WeGIA’s remover_produto_ocultar.php uses PHP’s extract() to copy all request variables into local scope and then concatenates those variables directly into a SQL query executed via PDO::query. This flaw allows an authenticated or authentication‑bypassed attacker to inject arbitrary SQL commands. The result is a full SQL injection vulnerability that can be used to exfiltrate sensitive data from the database or, as demonstrated in the PoC, to cause a time‑based delay that can be leveraged for denial‑of‑service. The vulnerability is classified as CWE‑89 and carries a CVSS score of 9.8.

The affected product is LabRedesCefetRJ’s WeGIA application. All installations of version 3.6.5 and earlier are vulnerable; the issue is fixed in version 3.6.6 and beyond. The affected component is identified by the CPE string cpe:2.3:a:wegia:wegia:*:*:*:*:*:*:*:*.

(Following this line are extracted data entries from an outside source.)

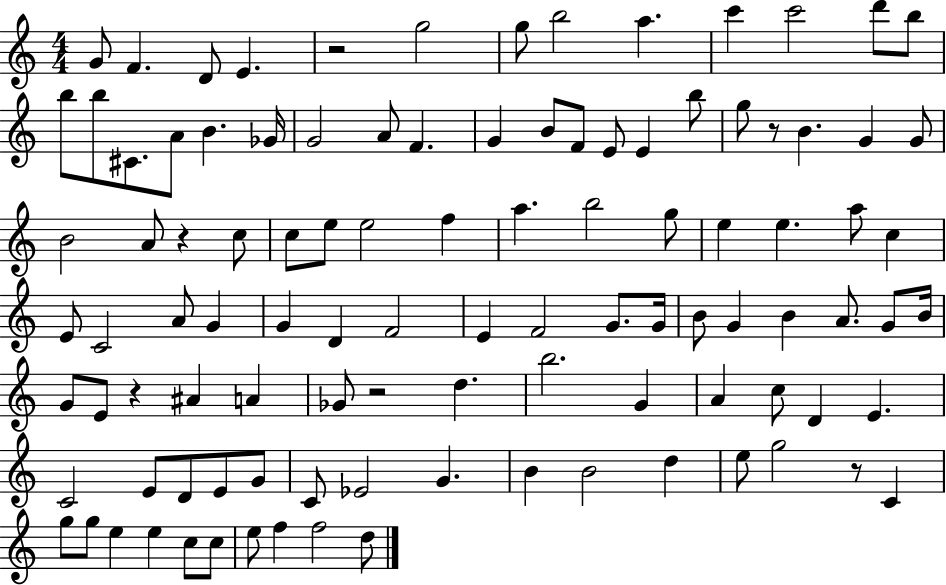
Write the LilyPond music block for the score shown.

{
  \clef treble
  \numericTimeSignature
  \time 4/4
  \key c \major
  g'8 f'4. d'8 e'4. | r2 g''2 | g''8 b''2 a''4. | c'''4 c'''2 d'''8 b''8 | \break b''8 b''8 cis'8. a'8 b'4. ges'16 | g'2 a'8 f'4. | g'4 b'8 f'8 e'8 e'4 b''8 | g''8 r8 b'4. g'4 g'8 | \break b'2 a'8 r4 c''8 | c''8 e''8 e''2 f''4 | a''4. b''2 g''8 | e''4 e''4. a''8 c''4 | \break e'8 c'2 a'8 g'4 | g'4 d'4 f'2 | e'4 f'2 g'8. g'16 | b'8 g'4 b'4 a'8. g'8 b'16 | \break g'8 e'8 r4 ais'4 a'4 | ges'8 r2 d''4. | b''2. g'4 | a'4 c''8 d'4 e'4. | \break c'2 e'8 d'8 e'8 g'8 | c'8 ees'2 g'4. | b'4 b'2 d''4 | e''8 g''2 r8 c'4 | \break g''8 g''8 e''4 e''4 c''8 c''8 | e''8 f''4 f''2 d''8 | \bar "|."
}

The CVSS score indicates a very high severity, while the EPSS score of less than 1% suggests a low probability of exploitation at present. The vulnerability is not listed in the CISA KEV catalog. Because the flaw requires the attacker to supply request parameters, it is likely exploitable via authenticated or auth‑bypassed access, though the time‑based denial‑of‑service technique could potentially be triggered remotely depending on the server configuration. Overall, the risk remains high due to the severity and the ease with which an attacker who can supply input can exploit the issue.